Of course, when i returned to the area years later, the skull was gone as was the dyke. The victim of a field enlargement it would seem.
I realise its sounds like I've been at the ether, but I can assure you the above is all true.

Anonymous said...

Sightings of a similar creature appeared in the media under the title "Beast Of Balbirnie" around the time of the final sightings I had.
There was a later attempt to discredit the sightings by a fellow who claimed the footprints (which had already been identified as a big cat) had been made by his dog (St Bernards or similar type I think).
I think his certainty was partly due to the cash reward he got for his story in one of those rag magazines you get in waiting rooms and such like.
I certainly doubt that his dog ate the swan who's shredded remains i found while running in Balbirnie estate.
I must add, i haven't seen any for a while so I'm guessing that they've all been shot.

Anonymous said...

It may be a co-incidence or perhaps I am mistaken with the name (this was some years ago) but I once attended a natural history exhibition in St.Andrews, Fife and amongst the exihibits was stuffed cat of unusually large size. I took it to be a Scottish Wildcat but I'm not sure what it was, exactly. The note inscribed on a plate beneath proclaimed "Shot at Balbirnie..." and then further details including the date which may have been in or around the 1920's.
I may have to do some research about the reputed beast or beasts of those parts.

Anonymous said...

I actually live in Fife and am certain this would be the cat shot by John Balfour, local landowners who still live on the estate, around that time.
I saw the stuffed carcass when it was an exhibit at Kirkcaldy Museum as a child, and remember it looking like a reddish tabby striped lynx, but of less athletic build.

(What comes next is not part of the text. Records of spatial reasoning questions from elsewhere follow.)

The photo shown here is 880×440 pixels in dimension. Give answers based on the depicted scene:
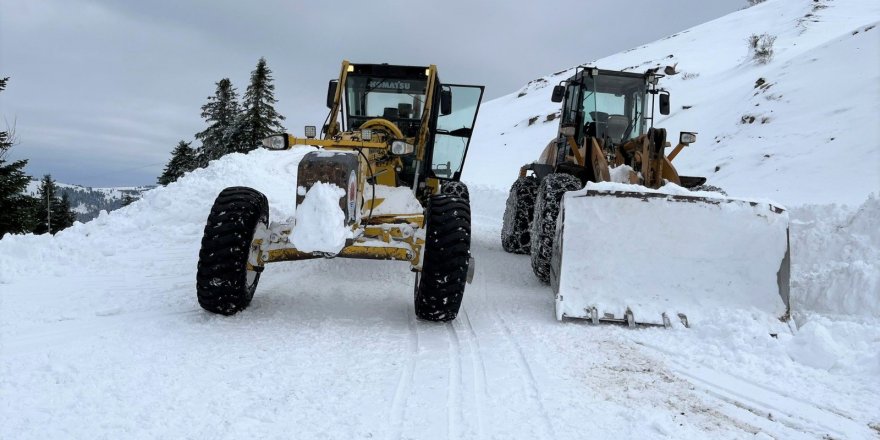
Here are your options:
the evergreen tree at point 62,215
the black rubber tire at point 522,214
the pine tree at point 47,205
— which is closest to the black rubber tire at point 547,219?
the black rubber tire at point 522,214

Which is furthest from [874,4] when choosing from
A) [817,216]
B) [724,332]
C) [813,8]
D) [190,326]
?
[190,326]

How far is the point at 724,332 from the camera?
458 centimetres

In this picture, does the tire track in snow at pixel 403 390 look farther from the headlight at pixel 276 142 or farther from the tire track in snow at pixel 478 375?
the headlight at pixel 276 142

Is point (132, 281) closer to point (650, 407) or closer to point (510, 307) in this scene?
point (510, 307)

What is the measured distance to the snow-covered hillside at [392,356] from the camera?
10.1 ft

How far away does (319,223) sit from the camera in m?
4.35

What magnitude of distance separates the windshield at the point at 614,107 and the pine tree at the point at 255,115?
2982 cm

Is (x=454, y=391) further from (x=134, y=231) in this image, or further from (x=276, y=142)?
(x=134, y=231)

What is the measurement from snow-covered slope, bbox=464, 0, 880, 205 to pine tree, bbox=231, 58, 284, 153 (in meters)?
12.8

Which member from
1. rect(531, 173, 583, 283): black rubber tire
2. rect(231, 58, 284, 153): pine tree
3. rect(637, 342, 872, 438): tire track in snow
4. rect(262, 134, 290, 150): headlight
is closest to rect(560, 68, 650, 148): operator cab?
rect(531, 173, 583, 283): black rubber tire

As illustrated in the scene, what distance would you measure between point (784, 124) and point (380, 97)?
11.4 meters

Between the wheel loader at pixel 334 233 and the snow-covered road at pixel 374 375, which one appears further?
the wheel loader at pixel 334 233

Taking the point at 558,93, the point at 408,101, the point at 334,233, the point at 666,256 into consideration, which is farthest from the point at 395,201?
the point at 558,93

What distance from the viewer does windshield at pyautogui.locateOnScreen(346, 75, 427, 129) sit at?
791 cm
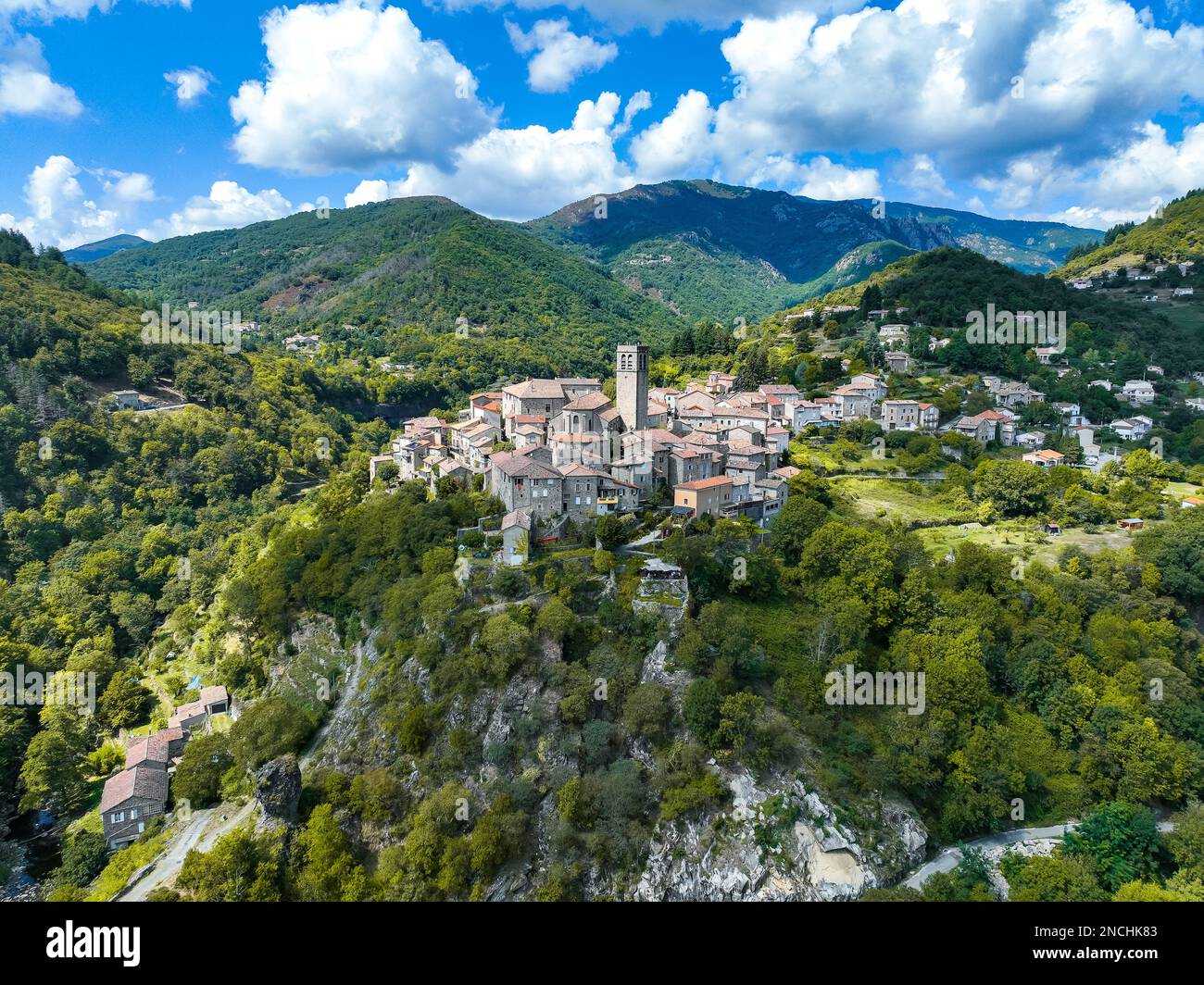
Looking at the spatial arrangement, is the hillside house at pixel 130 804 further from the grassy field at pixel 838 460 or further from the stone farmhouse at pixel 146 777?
the grassy field at pixel 838 460

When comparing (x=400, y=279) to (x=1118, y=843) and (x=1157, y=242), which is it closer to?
(x=1118, y=843)

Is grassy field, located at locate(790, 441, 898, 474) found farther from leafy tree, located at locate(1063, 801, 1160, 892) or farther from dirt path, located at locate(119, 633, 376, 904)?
dirt path, located at locate(119, 633, 376, 904)

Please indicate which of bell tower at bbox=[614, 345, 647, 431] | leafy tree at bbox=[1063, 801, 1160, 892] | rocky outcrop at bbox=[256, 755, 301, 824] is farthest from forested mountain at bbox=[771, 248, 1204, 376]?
rocky outcrop at bbox=[256, 755, 301, 824]

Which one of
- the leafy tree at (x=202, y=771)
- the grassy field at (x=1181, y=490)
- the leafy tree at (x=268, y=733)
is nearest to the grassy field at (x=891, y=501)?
the grassy field at (x=1181, y=490)

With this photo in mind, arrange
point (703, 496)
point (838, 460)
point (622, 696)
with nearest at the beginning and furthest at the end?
point (622, 696), point (703, 496), point (838, 460)

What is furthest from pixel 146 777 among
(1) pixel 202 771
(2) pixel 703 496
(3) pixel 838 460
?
(3) pixel 838 460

Perhaps this was a result of shoddy taxidermy rather than any identifiable specific trait.
I don't know where it is now, haven't been to the museum in a long time, it certainly perked up an otherwise terminally boring afternoon looking at stuff about coal mining and herring fishing, I can tell you.
The local authority on these cats is a man called George Redpath, an ex-policeman who collects information and evidence about these cats, I don't know if it was ever published but he was writing a book at one point.
I remember him saying that a man who lived in north east Fife in the 60s used to walk his pet leopards on leashes through the town market.
Before anyone thinks I'm trying to say Fife is overrun by savage beasts, I can safely say that I see kids camping in the woods and lone women walking dogs all the time and none of them, to my knowledge has ever been eaten by a cat.
Good Evening,

Jim Moon said...

Most fascinating tales folks! I have the tale of the honking geese/hellhound barking - and while this tidbit seems to turn up in many write-ups of black dog lore, I rather suspect this is an oft repeated explanation advanced by a old folklorist and repeated so often that it has mistakenly been reported as a part of the actual lore. I shall delve further into that for a future Folklore on Friday if there is anything in that theory!